OmniCodec: Low Frame Rate Universal Audio Codec with Semantic-Acoustic Disentanglement
New neural codec from Chinese researchers beats Mimi at same bitrate, designed for LLM audio generation.
A research team of 13 authors, led by Jingbin Hu, has published a paper on OmniCodec, a novel universal neural audio codec designed specifically for low frame rate operation. The model addresses a key limitation in existing neural codecs, which often focus narrowly on speech and prioritize raw reconstruction fidelity over creating semantically useful representations for generative AI tasks. OmniCodec's core innovation is its hierarchical multi-codebook architecture, which explicitly disentangles semantic information from acoustic details. This is achieved by leveraging the encoder from a pre-trained audio understanding model and employing a self-guidance strategy to improve codebook utilization and overall reconstruction quality.

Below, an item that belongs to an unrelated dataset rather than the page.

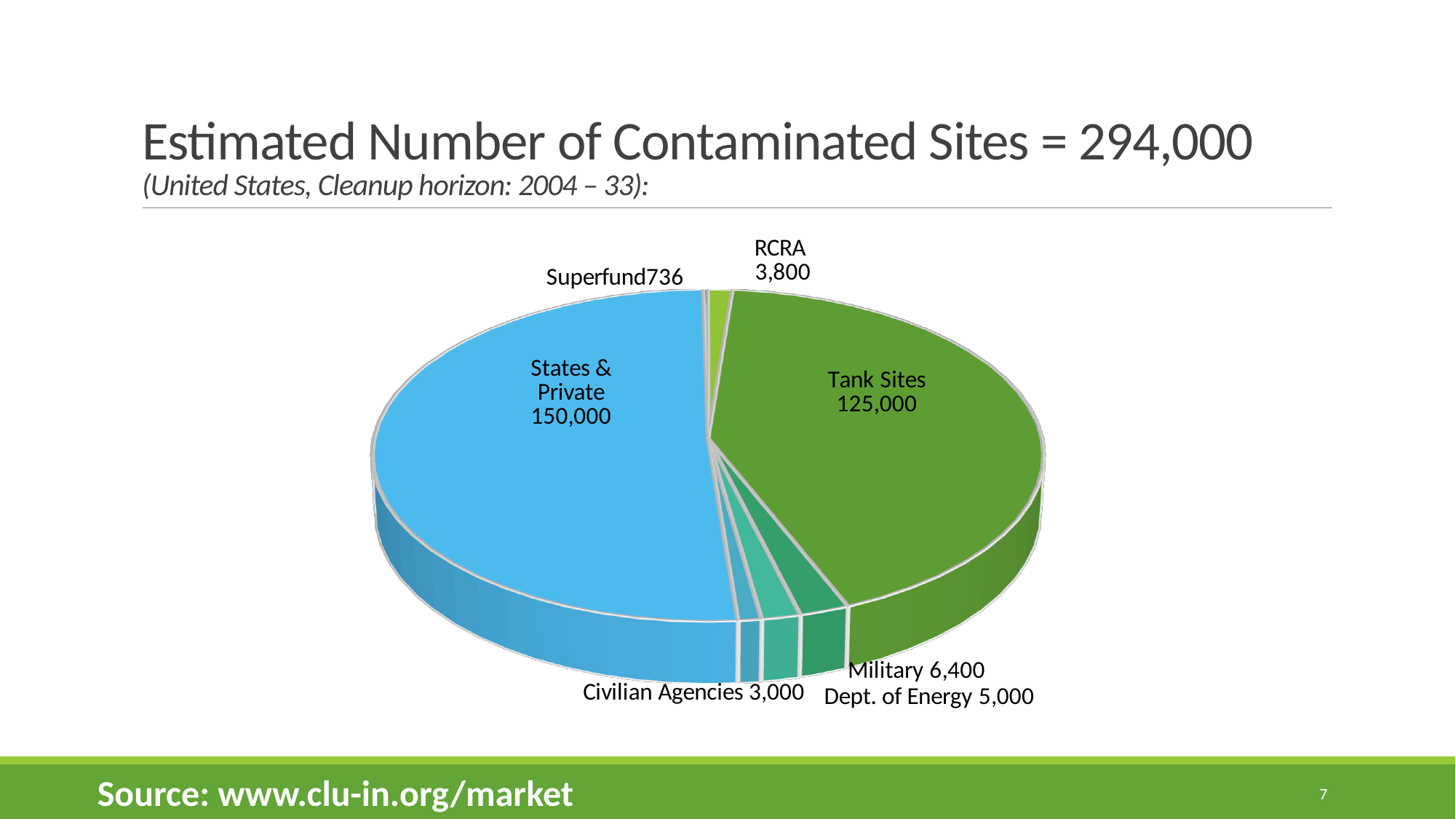
What is the value shown for Military? 6,400 How many slices does the pie chart have? 7 What kind of chart is shown on the slide? Pie chart What is the difference between the Military value and the Dept. of Energy value? 1,400 Which category has the largest slice of the pie? States & Private Which is larger, the value for Military or the value for Civilian Agencies? Military Which category has the smallest slice of the pie? Superfund What is the value shown for RCRA? 3,800 What is the value shown for Tank Sites? 125,000 What is the difference between the States & Private value and the Tank Sites value? 25,000 According to the slide title, what is the estimated total number of contaminated sites? 294,000 What is the estimated number of contaminated sites for States & Private? 150,000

In practical terms, OmniCodec is engineered to be a foundational component for Large Language Model (LLM)-based audio generation systems. By providing compressed, discrete audio tokens that are both high-fidelity and semantically rich, it enables more efficient and effective audio synthesis, music generation, and sound effect creation within AI models. The researchers benchmarked OmniCodec against the established Mimi codec, demonstrating that it delivers superior performance at identical bitrates. This combination of high compression (low frame rate), universal application across speech, music, and general sounds, and semantically informative output positions OmniCodec as a significant technical advance. The team has committed to open-sourcing the model and code, facilitating its adoption and further development within the AI community.
- Uses a hierarchical multi-codebook design with semantic-acoustic decoupling for cleaner data separation.
- Benchmarked to outperform the Mimi codec at the same bitrate for reconstruction quality.
- Explicitly designed for downstream LLM audio generation tasks, not just compression fidelity.
Why It Matters
Provides a better, universal audio tokenizer for AI generation models, improving efficiency and output quality for synthetic speech, music, and sound.